▸ **Text provided**:
────────────────

- Born: Ballyclare, Northern Ireland, United Kingdom
- Occupations: Film and television producer
- Years active: 1997–present

= Mark Huffam =

British film and television producer

Mark Huffam CBE, is a Northern Irish film and television producer. He was a producer on The Martian, Johnny English, and the television series Game of Thrones.

He was awarded CBE in 2011 at the Queen's Birthday Honours List for his services to the film and television industries. He has been a producer on several films for Ridley Scott.

== Career ==
Huffam was an associate producer and production manager on the 1998 Steven Spielberg film Saving Private Ryan. In 2011, he was a producer on the first season of the HBO series Game of Thrones.

In 2015, Huffam was a producer on the science fiction film The Martian starring Matt Damon, which Ridley Scott directed. He received an Academy Award nomination for the film for Best Picture at the 88th Academy Awards along with Simon Kinberg, Scott, and Michael Schaefer.

In 2026, Huffam completed production on The Death of Robin Hood and reaffirmed his commitment to bringing major international film productions to Ireland and Northern Ireland.

────────────────

▸ **Problems and tasks**:
1 - Translate this sentence from the profile of Mark Huffam into French: "He has been a producer on several films for Ridley Scott."
2 - Decide whether each statement agrees with the profile of Mark Huffam. Give yes or no for each, followed by the deciding words of the profile in quotation marks.
(a) Huffam was awarded the CBE in 2011.
(b) The Martian brought Huffam an Academy Award nomination at the 87th Academy Awards.
(c) Huffam served as a production manager on Saving Private Ryan.
3 - Retype the stretch of the profile of Mark Huffam from "In 2026, Huffam" through "and Northern Ireland.", keeping every word and punctuation mark unchanged.

▸ **Collected material**:
────────────────

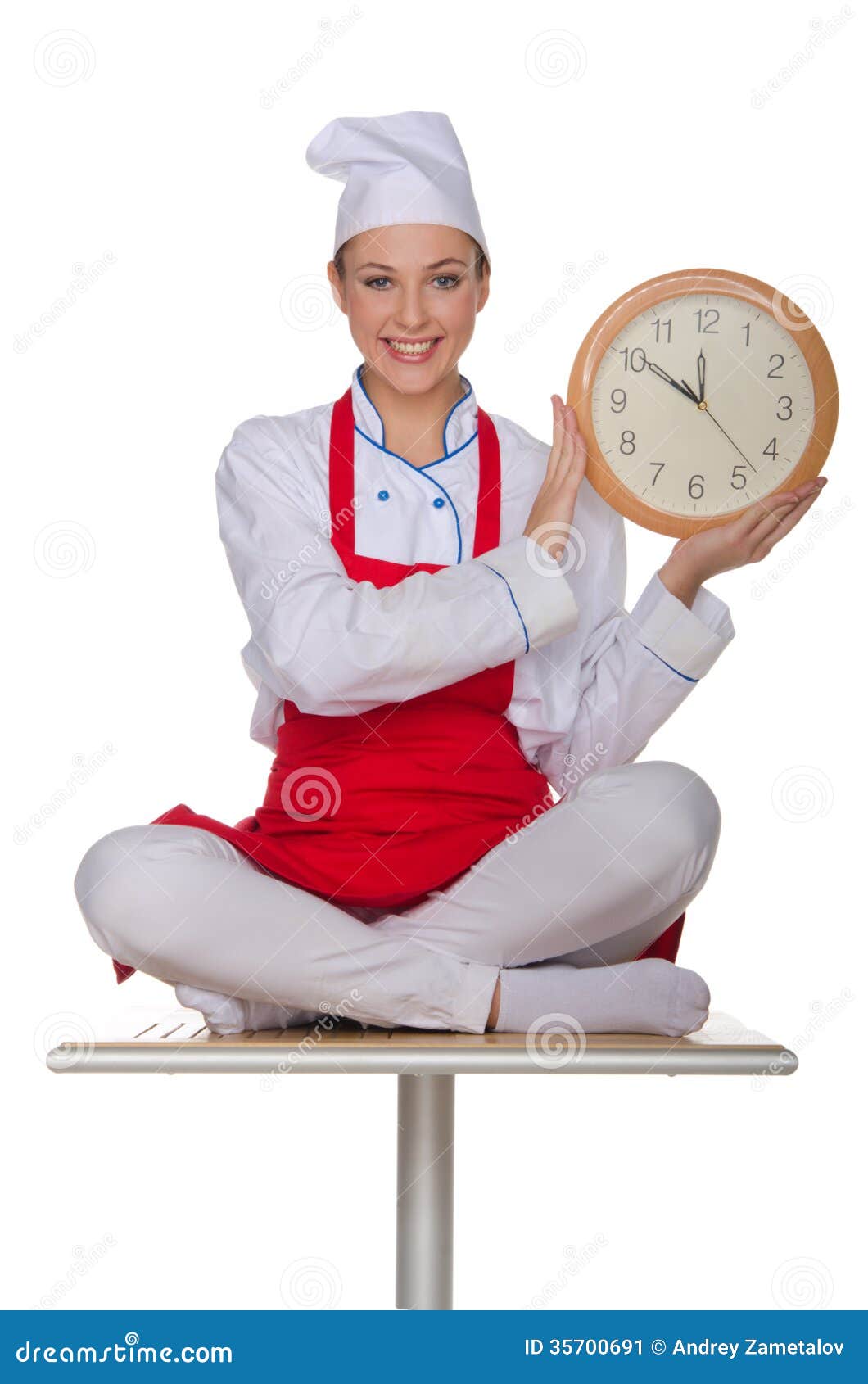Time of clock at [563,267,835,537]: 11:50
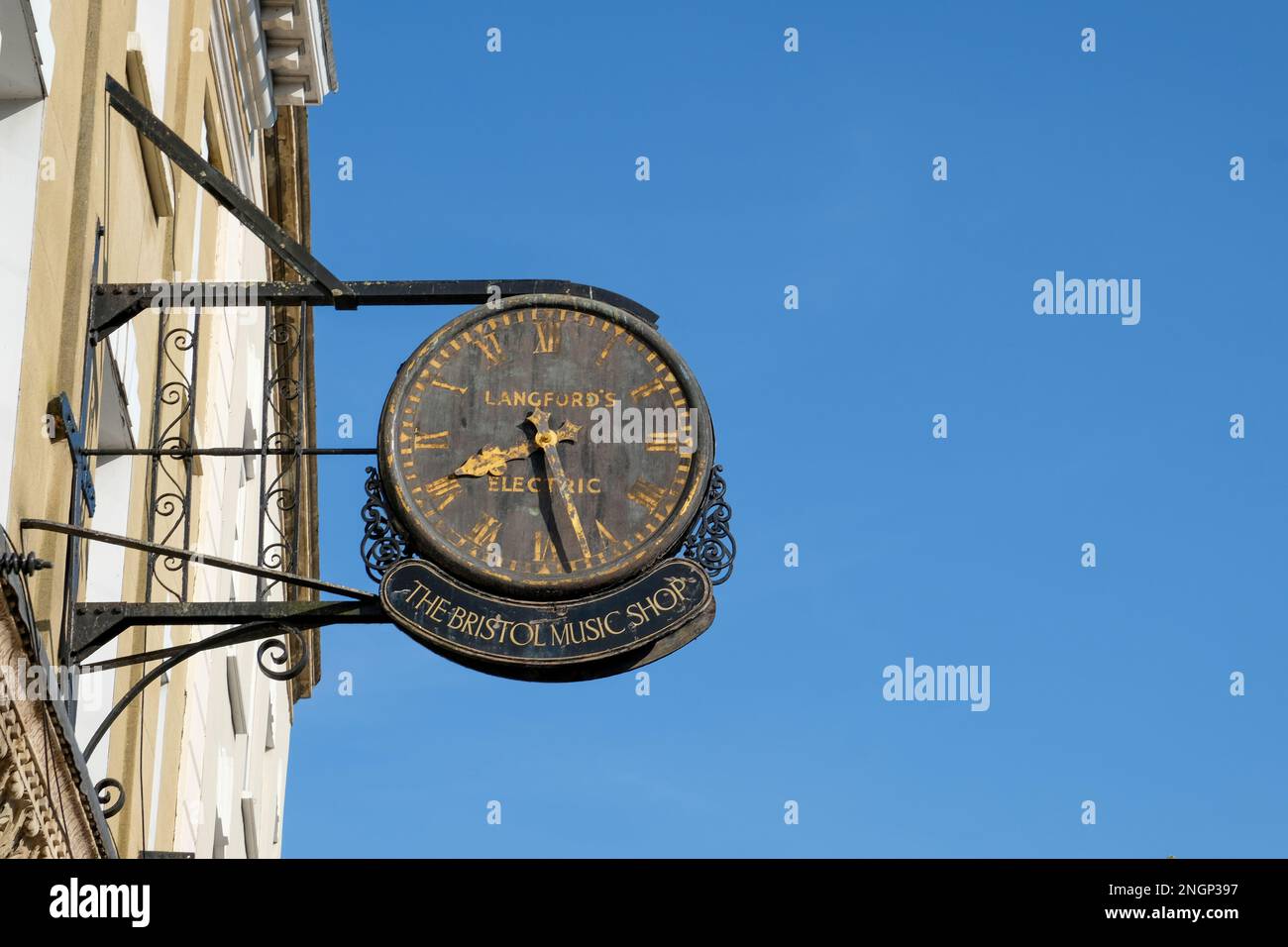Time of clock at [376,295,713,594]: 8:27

────────────────

▸ **Solutions for each task**:
1 - Il a été producteur sur plusieurs films pour Ridley Scott.

2 -
(a) Yes: "He was awarded CBE in 2011 at the Queen's Birthday Honours List"
(b) No: "He received an Academy Award nomination for the film for Best Picture at the 88th Academy Awards"
(c) Yes: "Huffam was an associate producer and production manager on the 1998 Steven Spielberg film Saving Private Ryan."

3 -
In 2026, Huffam completed production on The Death of Robin Hood and reaffirmed his commitment to bringing major international film productions to Ireland and Northern Ireland.